For centuries, colorful ancient murals have remained hidden inside Mexican temples where they were preserved from the elements. Now, working together with geophysicists, archaeologists are using the record of Earth’s magnetic field, fixed in the red pigments of those murals, to build a historical timeline for Mesoamerica — a region in central and southern Mexico, Guatemala, Belize and El Salvador where civilization began developing in 2500 B.C.

A record of Earth’s magnetic field is fixed in the pigments of Mesoamerican murals like this one.
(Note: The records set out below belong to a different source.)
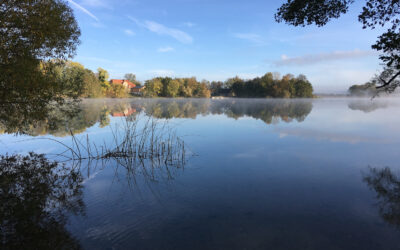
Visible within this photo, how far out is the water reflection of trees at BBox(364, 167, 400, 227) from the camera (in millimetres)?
5520

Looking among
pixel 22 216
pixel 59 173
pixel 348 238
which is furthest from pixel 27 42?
pixel 348 238

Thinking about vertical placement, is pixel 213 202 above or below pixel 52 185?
below

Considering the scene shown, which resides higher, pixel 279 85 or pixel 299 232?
pixel 279 85

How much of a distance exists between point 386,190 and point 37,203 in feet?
33.4

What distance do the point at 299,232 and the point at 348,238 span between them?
941 mm

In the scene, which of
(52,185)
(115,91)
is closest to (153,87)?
(115,91)

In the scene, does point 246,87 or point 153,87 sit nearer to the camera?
point 153,87

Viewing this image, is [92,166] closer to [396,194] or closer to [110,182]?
[110,182]

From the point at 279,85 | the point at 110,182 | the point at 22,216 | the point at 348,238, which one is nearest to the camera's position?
the point at 348,238

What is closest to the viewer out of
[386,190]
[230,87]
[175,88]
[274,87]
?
[386,190]

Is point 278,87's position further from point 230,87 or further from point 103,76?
point 103,76

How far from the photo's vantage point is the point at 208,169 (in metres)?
9.28

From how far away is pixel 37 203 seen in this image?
236 inches

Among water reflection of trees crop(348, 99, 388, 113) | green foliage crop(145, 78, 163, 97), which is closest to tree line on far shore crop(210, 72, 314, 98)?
green foliage crop(145, 78, 163, 97)
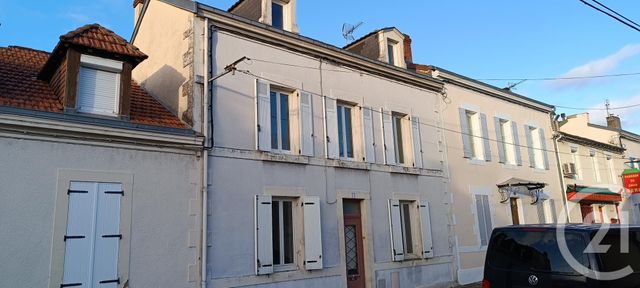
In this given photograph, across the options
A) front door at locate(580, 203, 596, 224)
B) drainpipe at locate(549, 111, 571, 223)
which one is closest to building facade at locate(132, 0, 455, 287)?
drainpipe at locate(549, 111, 571, 223)

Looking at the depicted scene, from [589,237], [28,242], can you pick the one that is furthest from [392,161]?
[28,242]

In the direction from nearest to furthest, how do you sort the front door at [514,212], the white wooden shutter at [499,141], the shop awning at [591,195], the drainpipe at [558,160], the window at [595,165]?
the front door at [514,212] < the white wooden shutter at [499,141] < the drainpipe at [558,160] < the shop awning at [591,195] < the window at [595,165]

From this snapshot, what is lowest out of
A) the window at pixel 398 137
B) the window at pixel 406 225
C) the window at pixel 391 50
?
the window at pixel 406 225

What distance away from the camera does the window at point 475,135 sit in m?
14.7

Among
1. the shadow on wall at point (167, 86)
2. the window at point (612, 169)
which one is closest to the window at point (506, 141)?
the window at point (612, 169)

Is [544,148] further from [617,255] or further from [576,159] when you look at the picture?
[617,255]

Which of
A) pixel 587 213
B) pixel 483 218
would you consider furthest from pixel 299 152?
pixel 587 213

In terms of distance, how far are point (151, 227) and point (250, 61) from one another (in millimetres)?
3933

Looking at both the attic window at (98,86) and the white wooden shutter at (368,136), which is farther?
the white wooden shutter at (368,136)

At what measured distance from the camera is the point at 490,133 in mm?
15289

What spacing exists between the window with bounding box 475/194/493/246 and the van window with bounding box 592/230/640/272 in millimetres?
8546

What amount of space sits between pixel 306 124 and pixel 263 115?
109cm

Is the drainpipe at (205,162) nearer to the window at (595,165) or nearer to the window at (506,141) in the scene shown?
the window at (506,141)

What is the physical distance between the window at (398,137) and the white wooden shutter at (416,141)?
318 millimetres
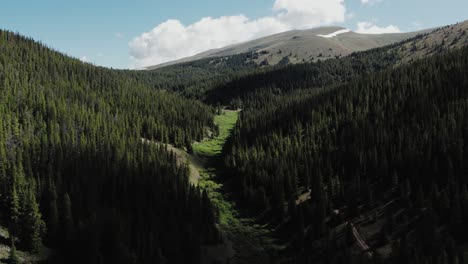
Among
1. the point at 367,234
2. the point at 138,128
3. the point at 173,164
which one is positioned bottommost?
the point at 367,234

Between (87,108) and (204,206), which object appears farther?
(87,108)

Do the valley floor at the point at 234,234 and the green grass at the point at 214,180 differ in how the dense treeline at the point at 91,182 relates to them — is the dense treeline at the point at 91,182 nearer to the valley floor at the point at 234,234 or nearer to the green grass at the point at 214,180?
the valley floor at the point at 234,234

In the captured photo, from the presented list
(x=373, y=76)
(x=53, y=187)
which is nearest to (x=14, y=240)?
(x=53, y=187)

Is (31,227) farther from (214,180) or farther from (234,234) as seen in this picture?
(214,180)

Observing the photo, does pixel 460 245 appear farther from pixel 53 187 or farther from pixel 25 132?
pixel 25 132

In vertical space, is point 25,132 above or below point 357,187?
above

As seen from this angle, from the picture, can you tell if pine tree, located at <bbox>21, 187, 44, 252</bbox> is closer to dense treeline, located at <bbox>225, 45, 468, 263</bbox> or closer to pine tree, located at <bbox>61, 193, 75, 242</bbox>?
pine tree, located at <bbox>61, 193, 75, 242</bbox>

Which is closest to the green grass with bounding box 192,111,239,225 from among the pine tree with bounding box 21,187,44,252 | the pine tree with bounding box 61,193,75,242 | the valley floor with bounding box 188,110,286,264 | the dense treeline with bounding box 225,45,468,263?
the valley floor with bounding box 188,110,286,264

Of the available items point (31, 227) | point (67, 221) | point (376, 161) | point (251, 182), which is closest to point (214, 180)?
point (251, 182)
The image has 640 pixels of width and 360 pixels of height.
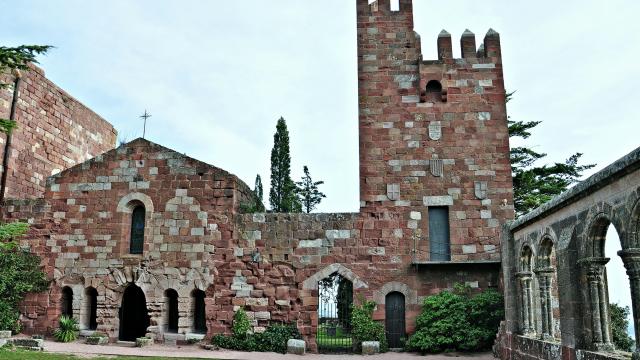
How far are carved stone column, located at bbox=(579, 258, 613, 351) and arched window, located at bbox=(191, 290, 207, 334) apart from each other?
38.9 ft

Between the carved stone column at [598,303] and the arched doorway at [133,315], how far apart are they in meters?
14.5

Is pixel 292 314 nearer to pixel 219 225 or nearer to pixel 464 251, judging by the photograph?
pixel 219 225

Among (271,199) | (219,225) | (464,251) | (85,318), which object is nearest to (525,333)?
(464,251)

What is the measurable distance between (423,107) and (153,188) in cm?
911

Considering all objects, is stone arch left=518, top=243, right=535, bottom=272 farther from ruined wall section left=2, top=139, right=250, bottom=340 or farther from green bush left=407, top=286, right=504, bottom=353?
ruined wall section left=2, top=139, right=250, bottom=340

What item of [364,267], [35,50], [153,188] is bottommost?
[364,267]

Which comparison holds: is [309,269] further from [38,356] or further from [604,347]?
[604,347]

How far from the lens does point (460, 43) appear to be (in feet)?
62.8

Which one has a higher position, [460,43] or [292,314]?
[460,43]

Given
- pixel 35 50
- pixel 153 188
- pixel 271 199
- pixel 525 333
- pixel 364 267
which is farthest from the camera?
pixel 271 199

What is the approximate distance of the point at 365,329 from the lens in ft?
55.5

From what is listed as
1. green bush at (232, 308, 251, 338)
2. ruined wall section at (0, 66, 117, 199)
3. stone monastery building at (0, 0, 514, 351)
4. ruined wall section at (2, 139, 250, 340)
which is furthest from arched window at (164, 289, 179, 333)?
ruined wall section at (0, 66, 117, 199)

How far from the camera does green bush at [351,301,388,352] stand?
1689 cm

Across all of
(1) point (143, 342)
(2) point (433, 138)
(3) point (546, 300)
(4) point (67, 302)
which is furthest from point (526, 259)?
(4) point (67, 302)
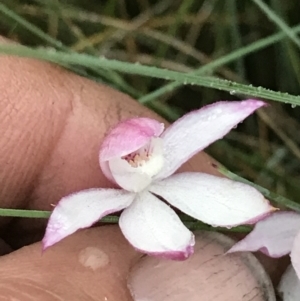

Courtesy of Giacomo Chiari.

While archaeologists have been able to establish relative chronology in some of the region, an absolute chronology, such as exists for Europe, has remained elusive. “There is not yet a consensus on the absolute, that is, calendric, dates for different cultural periods in Mesoamerican archaeology,” says Rob Sternberg, a geophysicist at Franklin & Marshall College in Lancaster, Penn., who studies archaeomagnetic dating. “This is an important cultural region, so any dating method that can contribute is helpful.”

That is why Avto Goguitchaichvili and colleagues from the National University of Mexico, the University of Torino, Italy, and the Getty Conservation Institute set out to establish the magnetic signature of four murals painted at three different locations during the archaeological periods known as the Classic and early post-Classic (about A.D. 200 to 1200). Analyzing samples of pigments containing iron minerals from the murals gave the researchers a snapshot of the magnetic field in the region at that time, as reported in the June 22 Geophysical Research Letters.

When the mural paint was still wet, iron oxide grains in the pigments were free to move about, aligning with the magnetic field of the time. When the paint dried, the magnetic field direction, inclination and declination became fixed — leaving a “remanent magnetization,” similar to that formed in igneous rocks as they cool and harden from lava or magma. Goguitchaichvili and co-workers say that, by calibrating the dates and magnetic direction of murals that have not moved since they were painted, remanent magnetization can also help establish an overall timeline for the region.

“The idea is to take some paintings that are well-dated and measure the magnetic field,” says co-author Giacomo Chiari, chief scientist of the Getty Conservation Institute in Los Angeles, Calif., who developed the method with Roberto Lanza at Torino. “If you do that many, many times and those points are in good agreement with each other, you can build up a calibration curve.” Scientists can then apply such a calibration curve to date other archaeological objects that contain magnetic minerals, such as clay-rich hearths and kilns.

The research team chose the murals, Templo de Venus at Cacaxtla, Chapulines and Estrellas at Cholula and Templo Rojo at Tenochtitlan, for their well-preserved abundance of red pigment, which made them likely candidates to contain the magnetic iron oxide minerals hematite and magnetite. Using X-ray diffraction and routine paleomagnetic techniques, the team found that the murals did contain abundant hematite and a more minor component, magnetite. The remanent magnetization, however, was due mostly to the magnetite. When researchers compared the magnetic directions of the murals to directions measured in volcanic rocks dated to the same periods and to other archaeomagnetic studies of similarly aged lime-plasters, they found rough agreement. And based on that agreement, they conjecture that the mean direction from three of the murals corresponds to the interval between A.D. 1000 and 1200.

Sternberg, however, says that he remains unconvinced of the strength of the findings, pointing to the wide range of estimated ages of the murals. “This is a large time span, so we can’t know if the archaeomagnetic directions for the different murals should be the same as each other, or know what age they should date to,” he says. “So this is a poorly controlled experiment.”

Although the authors say that more work is necessary, they write that their findings open “new alternatives for improving the Mesoamerican absolute chronology.”